**WORK INSTRUCTION A:** According to the lockdown passage, how long was the national lockdown?
**WORK INSTRUCTION B:** According to the lockdown passage, why did people across India eagerly wait for Sundays during the lockdown?
**WORK INSTRUCTION C:** Reproduce the lockdown passage, starting at "Many Twitter handles" and ending at "across the country.".

**READING TEXT:**
# # # # # # #
Many Twitter handles with blue ticks have always been rambling instead of having a fait accompli with the Union government ever since the outbreak. Many contrarian voices made a mockery of the 21-day national lockdown in exchange with the exodus of thousands of labourers across the country.

Post lockdown period, it was for Sundays that every nook and corner of the erstwhile ‘busy’ India would eagerly wait to adjourn their work to get hold of Prime Minister’s Mann Ki Baat. The Prime Minister, moreover, handled the crisis conveniently by reviving a sense of confidence among the populace within the shaken walls of the city. He pointed out the discrimination faced by health workers who all are leaving behind everything to save our lives. A word from an impeccable orator does act as a relief, but many were counting over the importance of food, job, and shelter for the poor. Needless to say, some kind Samaritans were taking care of them.
# # # # # # #
**DATA FOR ANALYSIS:**

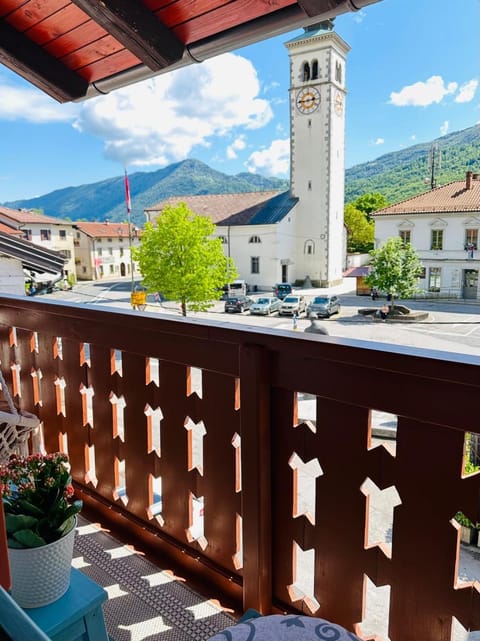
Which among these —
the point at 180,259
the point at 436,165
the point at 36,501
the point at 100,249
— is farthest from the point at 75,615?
the point at 100,249

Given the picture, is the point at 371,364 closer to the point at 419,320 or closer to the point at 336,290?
the point at 419,320

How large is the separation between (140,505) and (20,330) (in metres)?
0.76

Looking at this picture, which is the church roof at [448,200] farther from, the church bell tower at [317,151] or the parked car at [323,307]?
the church bell tower at [317,151]

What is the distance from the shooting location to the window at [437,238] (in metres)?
14.8

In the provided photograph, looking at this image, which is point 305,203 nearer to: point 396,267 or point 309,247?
point 309,247

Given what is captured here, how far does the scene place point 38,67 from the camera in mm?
1478

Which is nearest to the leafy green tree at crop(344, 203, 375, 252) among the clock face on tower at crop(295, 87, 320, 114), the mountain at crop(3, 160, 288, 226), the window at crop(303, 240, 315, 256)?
the window at crop(303, 240, 315, 256)

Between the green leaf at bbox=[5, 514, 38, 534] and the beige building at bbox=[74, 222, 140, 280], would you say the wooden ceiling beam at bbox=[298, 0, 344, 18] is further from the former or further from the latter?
the beige building at bbox=[74, 222, 140, 280]

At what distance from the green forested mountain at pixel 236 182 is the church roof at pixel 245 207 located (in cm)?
239

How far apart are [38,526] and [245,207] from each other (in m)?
24.1

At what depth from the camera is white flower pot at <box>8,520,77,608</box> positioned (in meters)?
0.78

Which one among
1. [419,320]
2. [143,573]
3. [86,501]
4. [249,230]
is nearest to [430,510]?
[143,573]

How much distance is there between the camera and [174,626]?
0.96 metres

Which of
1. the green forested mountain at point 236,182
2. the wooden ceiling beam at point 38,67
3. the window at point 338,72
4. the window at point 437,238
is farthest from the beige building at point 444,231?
the wooden ceiling beam at point 38,67
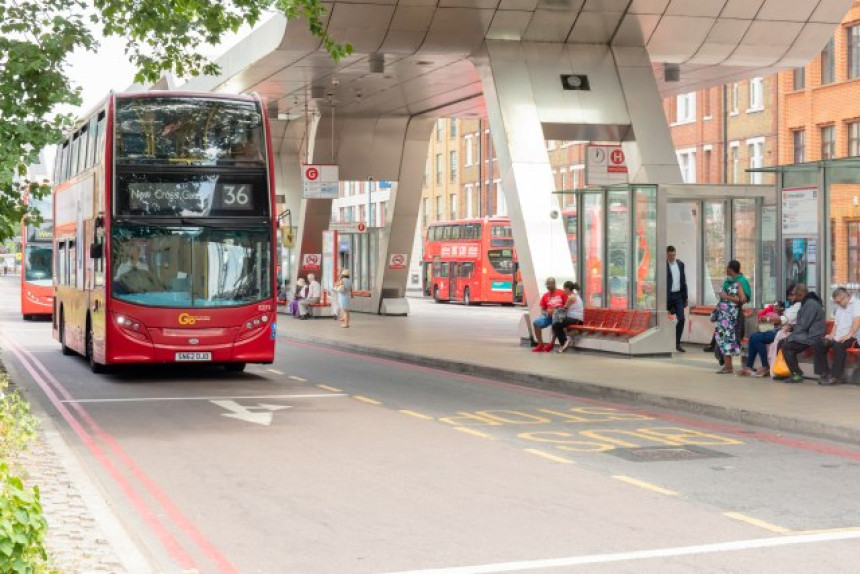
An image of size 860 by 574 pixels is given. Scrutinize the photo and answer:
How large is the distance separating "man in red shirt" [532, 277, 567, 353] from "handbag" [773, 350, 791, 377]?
21.0 feet

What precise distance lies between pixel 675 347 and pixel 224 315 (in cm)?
840

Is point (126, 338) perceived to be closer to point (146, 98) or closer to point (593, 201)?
point (146, 98)

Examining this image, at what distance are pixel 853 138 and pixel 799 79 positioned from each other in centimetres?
410

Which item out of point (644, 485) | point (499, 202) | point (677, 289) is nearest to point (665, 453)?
point (644, 485)

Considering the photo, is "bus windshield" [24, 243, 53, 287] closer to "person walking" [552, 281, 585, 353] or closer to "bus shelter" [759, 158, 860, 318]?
"person walking" [552, 281, 585, 353]

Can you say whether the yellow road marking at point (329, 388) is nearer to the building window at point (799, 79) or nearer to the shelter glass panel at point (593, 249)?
the shelter glass panel at point (593, 249)

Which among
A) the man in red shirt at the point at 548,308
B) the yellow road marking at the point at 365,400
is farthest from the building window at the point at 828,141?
the yellow road marking at the point at 365,400

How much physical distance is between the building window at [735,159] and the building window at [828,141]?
637 cm

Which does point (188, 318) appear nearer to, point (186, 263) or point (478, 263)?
point (186, 263)

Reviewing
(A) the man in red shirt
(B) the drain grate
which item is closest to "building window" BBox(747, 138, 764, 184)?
(A) the man in red shirt

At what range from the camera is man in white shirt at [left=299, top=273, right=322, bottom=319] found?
130 ft

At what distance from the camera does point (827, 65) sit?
4853 cm

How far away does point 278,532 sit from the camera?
805 centimetres

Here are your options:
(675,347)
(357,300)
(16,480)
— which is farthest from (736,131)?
(16,480)
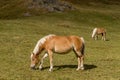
# # # # # # #
**EXPECTED ANSWER A:** It was 21 days.

**EXPECTED ANSWER B:** On Sundays, people across India put their work aside to listen to the Prime Minister's Mann Ki Baat.

**EXPECTED ANSWER C:**
Many Twitter handles with blue ticks have always been rambling instead of having a fait accompli with the Union government ever since the outbreak. Many contrarian voices made a mockery of the 21-day national lockdown in exchange with the exodus of thousands of labourers across the country.